Kevine Ossol

Personal information
- Date of birth: 19 August 2000 (age 25)
- Place of birth: Cameroon
- Position: Forward

Team information
- Current team: Hakkarigücü
- Number: 25

Senior career*
- Years: Team / Apps / (Gls)
- 2019–2021: Louves Minproff
- 2021–2022: Awa Yaoundé
- 2022–2023: Éclair de Sa'a
- 2023–2024: Nantes
- 2025–: Hakkarigücü / 21 / (0)

International career
- 2021–: Cameroon

= Kevine Ossol =

Cameroonian footballer (born 2000)

Kevine Ossol (born 19 August 2000) is a Cameroonian professional women's football forward who plays in the Turkish Super League for Hakkarigücü. She was part of the Cameroon women's national football team.

==Club career==
Ossol played in her country's Women's Championship for Louves Minproff (2019–2021), Awa Yaoundé (2021–2022) and Éclair de Sa'a (2022–2023). Mid July 2023, she left her team in Cameroon, and went to France to join Nantes. She played in the 2023–24 Première Ligue season.

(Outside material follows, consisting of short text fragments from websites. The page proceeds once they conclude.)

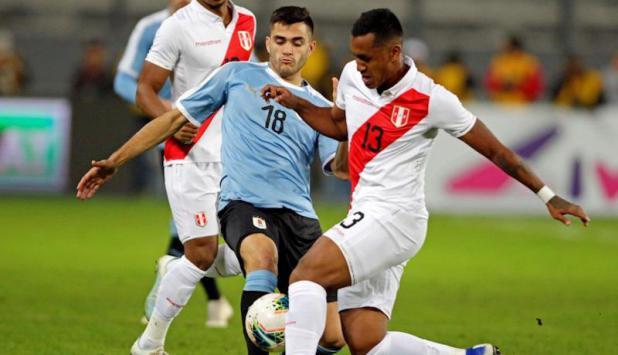 Maximiliano Gómez - Uruguay vs. Perú. Foto: EFE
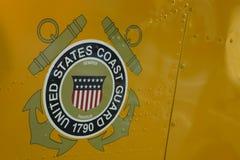 Förenta staternakustbevakninglogo på den militära helikoptern Arkivfoton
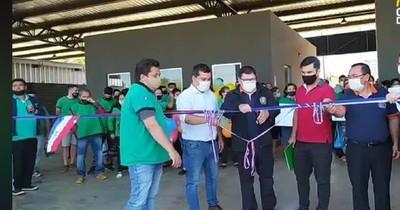 La Nación / Intendente de CDE no asiste a entrega de casillas tras irregular fiesta en sede comunal
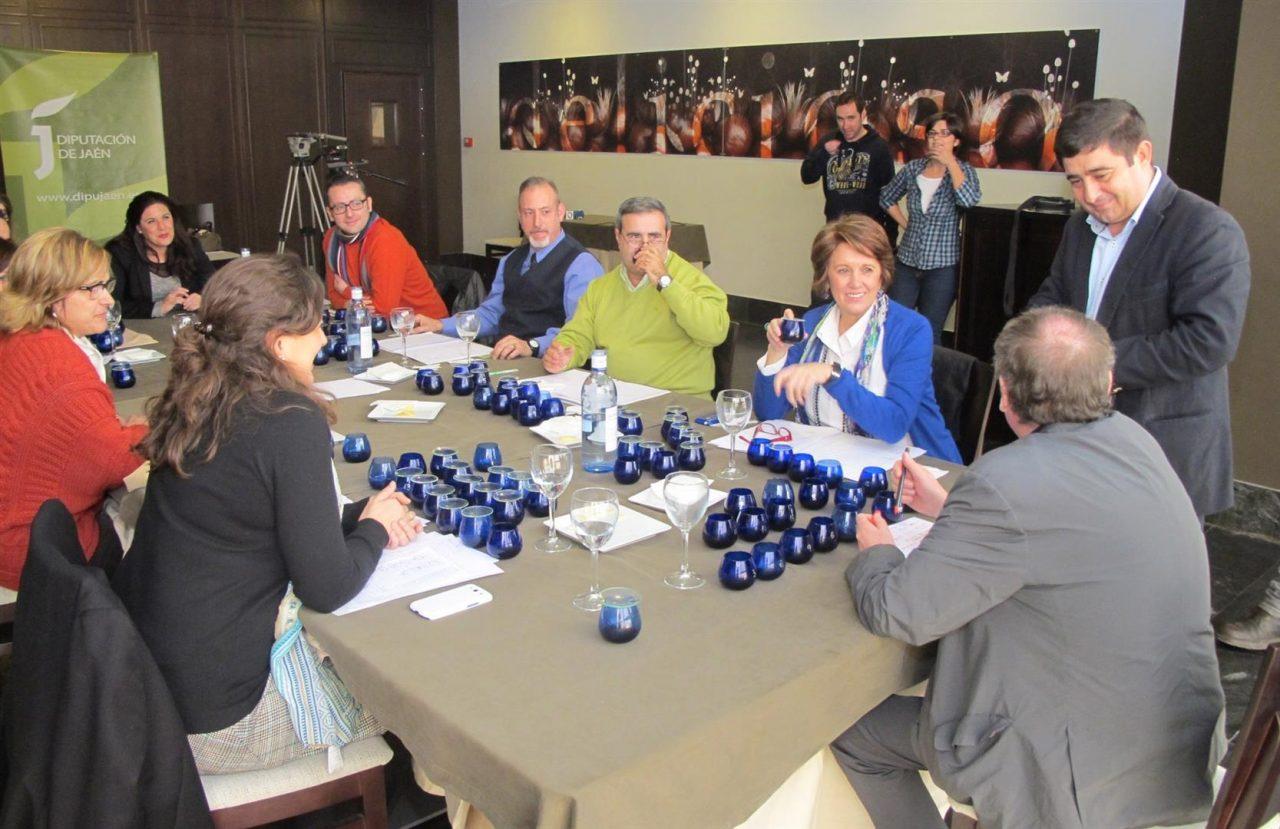 Cinco aceites de oliva de la variedad picual, un arbequina, un royal y un ecológico obtienen el distintivo de calidad Jaén Selección 2014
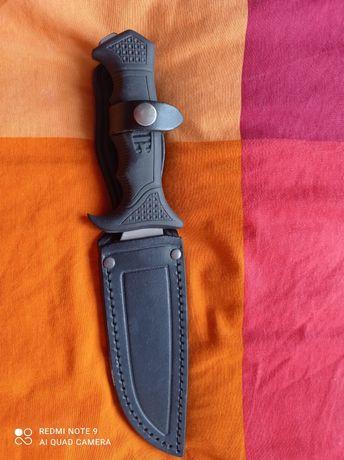 Нож с кания стомана 440 C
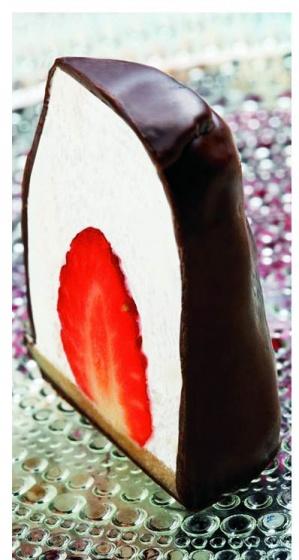 Flødeboller with strawberries :) !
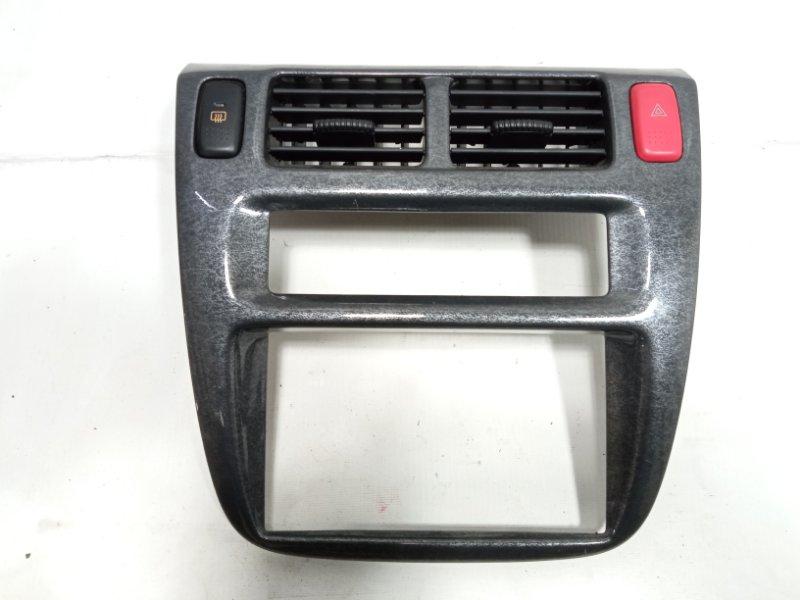 Консоль магнитофона Honda Hrv GH1 D16A 2003 передний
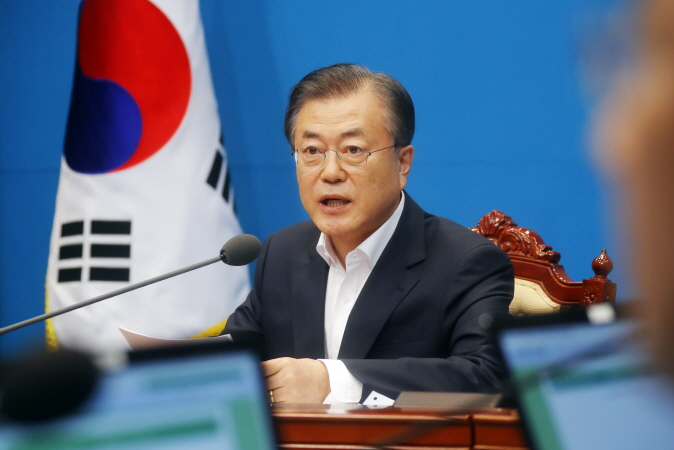 President Moon Jae-in presides over an emergency Cabinet meeting to address the trade row with Japan after Tokyo approved a bill to remove South Korea from a list of trusted trading partners, at the presidential office Cheong Wa Dae on Aug. 2, 2019. (Yonhap)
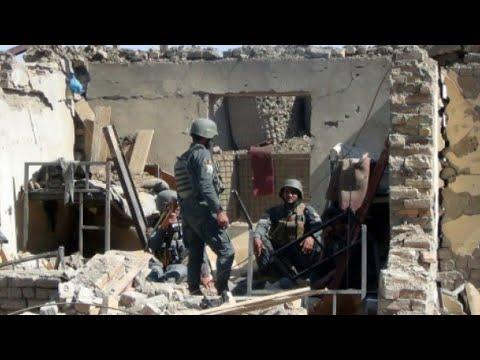 أفغانستان: مقتل 32 شخصا على الأقل وإصابة العشرات في هجوم على مجمع للشرطة  - نشر قبل 3 ساعة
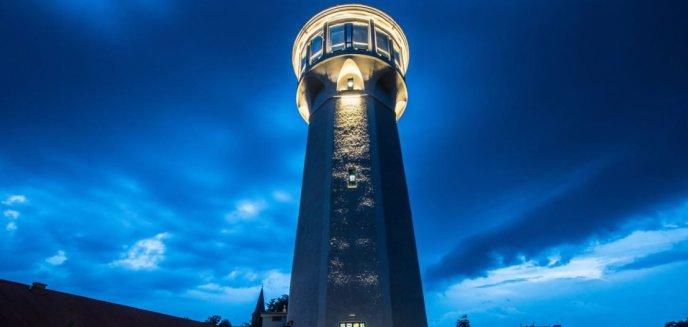 Artykuł: Odnowiona wieża ciśnień w Olsztynku w końcu otwarta! Co powstało w jej wnętrzu?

In September 2025, she moved to Turkey, and signed a deal with the Super League club Hakkari.

==International career==
Ossol was part of the Cameroon senior women's national team, nicknamed the "Lionesses". She played at the 2022 Women's Africa Cup of Nations qualification, and scored a goal in the match against Gambia on 23 February 2022. The same year, she played in two friendly matches, against Senegal on 19 June, and France on 25 June, before taking part at the 2022 Women's Africa Cup of Nations.

==Personal life==
Kevine Ossol was born on 19 August 2000.